* _TEXT_
════════════════
Märkisches Landbrot ist eine Lieferbäckerei. Da die Bäcker 70 – 80 Prozent der hergestellten Produkte in den Biofachhandel liefern, spürt man Entwicklungen bei den Kunden genau. Ein Teil der durch die hohe Inflation betroffenen und preisbewussten Endkunden kauft inzwischen mengenbewusster ein. Dieser Vorgang hat bei der Brotbäckerei zu einem verringerten Absatz von fünf bis zehn Prozent geführt.

Für Mai ist geplant, die bereits bestehenden zwei 500 kW-Erdgasbrenner der Backofenanlage mit Wechselstoffbrennern auszustatten. Diese würden eine Nutzung von Erdgas, Heizöl und LNG-Gas ermöglichen. Ziel ist langfristig als energieintensives Unternehmen auch im Bereich Wärme auf Ökostrom umzustellen. Dafür sei ein günstigerer Ökostrom erforderlich, erklärt Deinert. Die elektrische Energie bezieht die Firma bereits seit dem Jahr 2001 als Ökostrom.

Unternehmen setzt auf Kombination von Teilzeit- und Vollzeitverträgen

Bezüglich Teilzeit- und Vollzeitstellen, gibt es bei Märkisches Landbrot beide Optionen, wie Deinert sagt. Dem Unternehmen sei wichtig, auch das Recht auf Teilzeit hochzuhalten und dessen Vorteile zu verdeutlichen. Es würde die Gesundheit der Arbeiter fördern. Gerade junge Mitarbeiter und Mitarbeiterinnen legen inzwischen mehr Wert auf ihre Work-Life-Balance und nehmen dafür Lohneinbußen in Kauf. Wird der Krankenstand im Betrieb hoch, profitiert auch der Betrieb von flexibleren Mitarbeitern.
════════════════
* _DATENZEILEN_
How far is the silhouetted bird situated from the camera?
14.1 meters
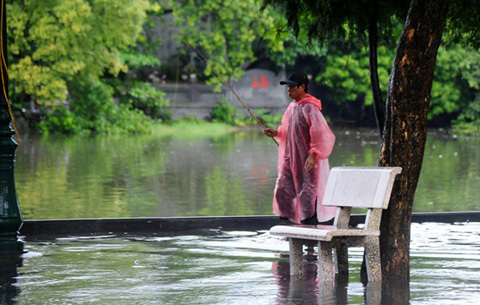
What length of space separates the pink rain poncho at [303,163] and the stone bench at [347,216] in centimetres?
185

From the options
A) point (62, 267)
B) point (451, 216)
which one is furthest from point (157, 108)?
point (62, 267)

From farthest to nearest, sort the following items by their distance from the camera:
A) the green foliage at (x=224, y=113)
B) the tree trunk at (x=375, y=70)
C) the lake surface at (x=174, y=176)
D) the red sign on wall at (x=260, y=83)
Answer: the red sign on wall at (x=260, y=83) → the green foliage at (x=224, y=113) → the lake surface at (x=174, y=176) → the tree trunk at (x=375, y=70)

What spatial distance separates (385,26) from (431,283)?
2697 mm

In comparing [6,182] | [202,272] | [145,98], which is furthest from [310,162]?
[145,98]

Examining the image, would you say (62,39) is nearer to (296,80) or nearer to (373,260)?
(296,80)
════════════════
* _AUFGABEN_
(1) Fasse den Text über Märkisches Landbrot in zwei Sätzen zusammen.
(2) Prüfe anhand des Textes über Märkisches Landbrot, ob die folgenden Aussagen zutreffen, und belege jede Antwort mit einem wörtlichen Zitat: (a) Die Firma bezieht ihre elektrische Energie erst seit Kurzem als Ökostrom. (b) Die geplanten Wechselstoffbrenner sollen auch mit Heizöl betrieben werden können. (c) Das Unternehmen bietet ausschließlich Vollzeitstellen an.
(3) Setze den Text über Märkisches Landbrot nach seinem letzten Satz fort.
Das Material ist hierfür ohne Bedeutung.

* _LÖSUNGEN_
(1) Märkisches Landbrot ist eine Lieferbäckerei, die 70 bis 80 Prozent ihrer Produkte in den Biofachhandel liefert und deren Absatz um fünf bis zehn Prozent gesunken ist, weil preisbewusste, von der Inflation betroffene Endkunden mengenbewusster einkaufen. Für Mai ist geplant, die beiden Erdgasbrenner der Backofenanlage mit Wechselstoffbrennern auszustatten, langfristig will das Unternehmen auch im Bereich Wärme auf Ökostrom umstellen, und es bietet sowohl Teilzeit- als auch Vollzeitstellen an.

(2)
(a) Nein: „Die elektrische Energie bezieht die Firma bereits seit dem Jahr 2001 als Ökostrom.“
(b) Ja: „Diese würden eine Nutzung von Erdgas, Heizöl und LNG-Gas ermöglichen.“
(c) Nein: „Bezüglich Teilzeit- und Vollzeitstellen, gibt es bei Märkisches Landbrot beide Optionen“.

(3)
Die Aussichten des Unternehmens beurteilt Deinert positiv. Die Personalnot, die die Bäckerkollegen teils hart trifft, fällt bei ihm im Betrieb nicht ganz so hart aus. Durch den guten Ruf, die flexiblen Arbeitsbedingungen und eine transparente Lohnstruktur gebe es ein großes Interesse an der Brotbäckerei Demeter, sagt Deinert. Zu wünschen wäre, dass die Zahl der sich bewerbenden Akademiker zugunsten von ausgebildeten Bäckern zurückgehe.

Deinert: „Wie in der Vergangenheit setzt Märkisches Landbrot auch auf Bäcker und Bäckerinnen mit Migrationshintergrund. Damit wurden bereits seit vielen Jahren gute Erfahrungen gemacht. Das Haupthindernis ist dabei die Sprache. Wir brauchen ein Mindest-Sprachniveau von B1, darüber hinaus bieten wir - auf die Mitarbeiter zugeschnittene - kostenlose Deutschkurse zur Weiterentwicklung an. So gleichen wir den hiesigen Trend zur Akademisierung mit Nachwuchs aus noch eher handwerklich orientierteren Ländern aus. Entscheidend sind die Lust und Freude am Backen. Die erfährt der Kunde anhand der Brotqualität."